70% of landlords expect there to be further government intervention in the private rental and buy-to-let sectors during 2020, according to new research from Foundation Home Loans.
Of those landlords who anticipate further government action, 73% believe it is either quite, or very, likely this will mean the introduction of minimum tenancy terms, while the same number think action is likely in the HMO and multi-unit block sector. 72% of landlords think individual licensing for all landlords and their properties is likely, while 38% can envisage a rental cap for private rental properties being introduced.
The landlord research – undertaken by BVA BDRC and carried out in January 2020 with the results based on 791 online interviews – also asked landlords their views on how supportive of a rental cap they were. 77% were not in favour, 12% said they may be in favour, 2% definitely supported such a measure while 9% didn’t know.
When asked what action they would take should any cap on rents be introduced in the PRS, 35% said they would immediately increase all rents to the maximum rent allowable, 33% said they would consider selling some of their portfolio, 20% didn’t know, while 19% would either look at leaving the PRS or at other assets for their investment. 10% said they would do nothing.
Despite the large numbers of landlords anticipating further interventionist measures from the new government, overall respondents tended to be neutral on whether December’s General Election result would be either positive or negative for them. 26% thought positive, 28% thought negative, while 38% thought neither. However, landlords who held more properties within their portfolios were more likely to be positive about the impact.
When asked why they might feel positive or negative, those citing the former suggested there was now more certainty with regard to Brexit, it was positive that the Labour Party had not won and the Conservative Party were traditionally more ‘friendly’ to landlords; while those who felt negative worried about the abolition of ‘no-fault’ S21 evictions, increased legislation, or ‘anti-landlord’ policies being introduced.

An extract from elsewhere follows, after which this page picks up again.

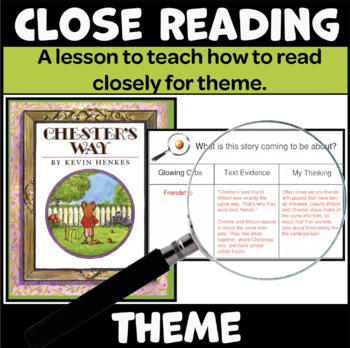 A Close Reading Lesson to Teach Theme (Uses the Book Chest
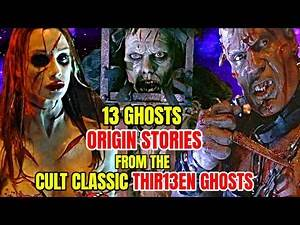 13 Insane Ghosts From Thir13en Ghosts Movie Explained – The Origin Story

The issue of abolishing S21 evictions was a major concern with 53% of landlords saying they would feel less confident about their portfolios if this was introduced, while 30% said it would make them feel slightly less confident. 34% said they would be unlikely to buy any further properties, 33% would consider exiting the sector, while 31% said they would consider reducing the size of their portfolios.
Overall, there is however a greater degree of landlord optimism than in previous iterations of the research – the metric used to show this is up for the first time in over a year, while 25% reported tenant demand had increased from the last quarter, with those landlords who own 11-plus properties now much more positive on rental yields and the financial market as a whole. Those with more than six properties were also much more positive about their own letting business.

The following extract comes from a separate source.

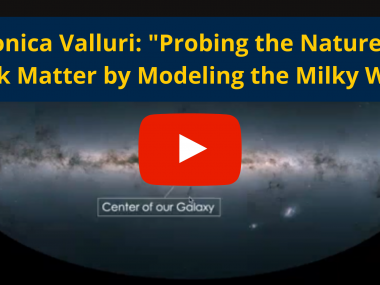 "Image of galaxy with red ""play"" icon in center. Text above reads ""Monica Valluri: ""Probing the Nature of Dark Mater by Modeling the Milky Way"""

Jeff Knight, director of marketing at Foundation Home Loans, said: “While many landlords look like they’re taking a ‘wait and see’ approach to this government and any anticipated intervention in the PRS and/or buy-to-let market, it’s also noticeable that many believe the status quo is unlikely to hold and there will be action of some kind.

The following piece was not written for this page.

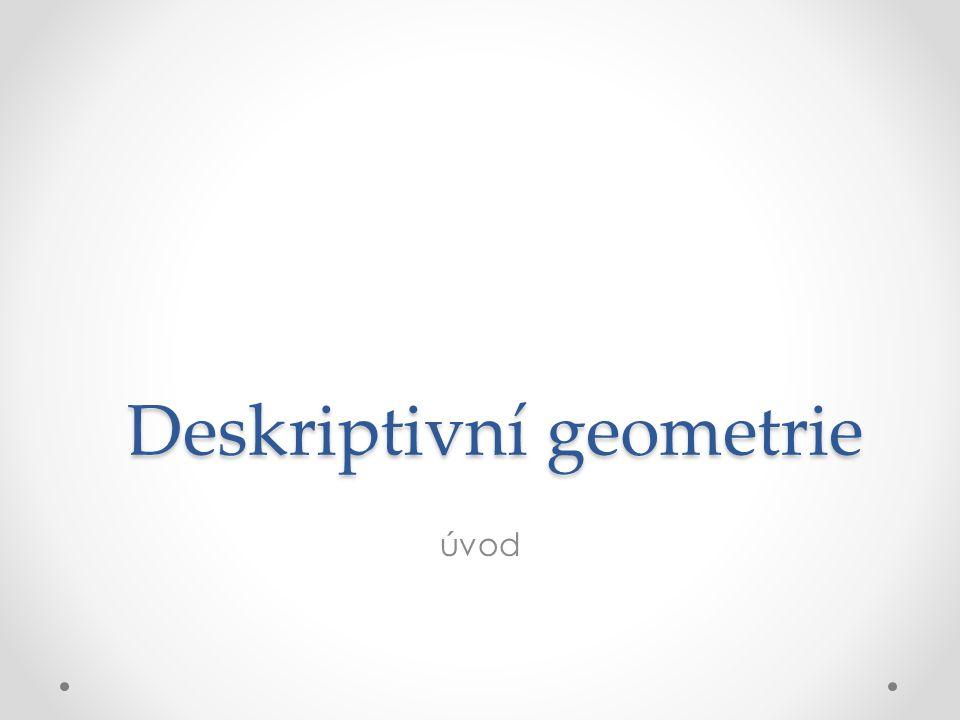 úvod Deskriptivní geometrie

“Interestingly, landlords appear resigned to the introduction of minimum tenancy terms, further action with regards to HMOs and MUBs and individual licensing. And while 38% think a rental cap might be likely, there is very little support for such a measure being introduced, and it will result in landlords having to take action around the rents they charge and whether they can hold onto all their properties.
“There is definitely a degree of uncertainty around what might be coming next, and I suspect many landlords are waiting for this month’s Budget before they make up their minds more fully on whether this is a government which will be more ‘friendly’ to landlords.
“Of those who think there will be intervention, 32% think stamp duty for landlords is just as likely to go up from its 3% extra charge level, as opposed to the 7% who think a cut is likely. In that sense, landlords appear to be bracing themselves for a Budget which may not be in their favour, rather than one which seeks to roll-back on the measures which have undoubtedly impacted on their profitability over the last few years.
“Clearly landlords do not want to see S21 evictions removed as an option for them, but at the same time there appears to be a growing level of confidence in their own businesses, especially for those who own larger numbers of properties. This perhaps taps into the move towards portfolio operators in the sector who can certainly benefit from strong lending options and a highly competitive mortgage market to help them meet their aims and ambitions for their businesses.”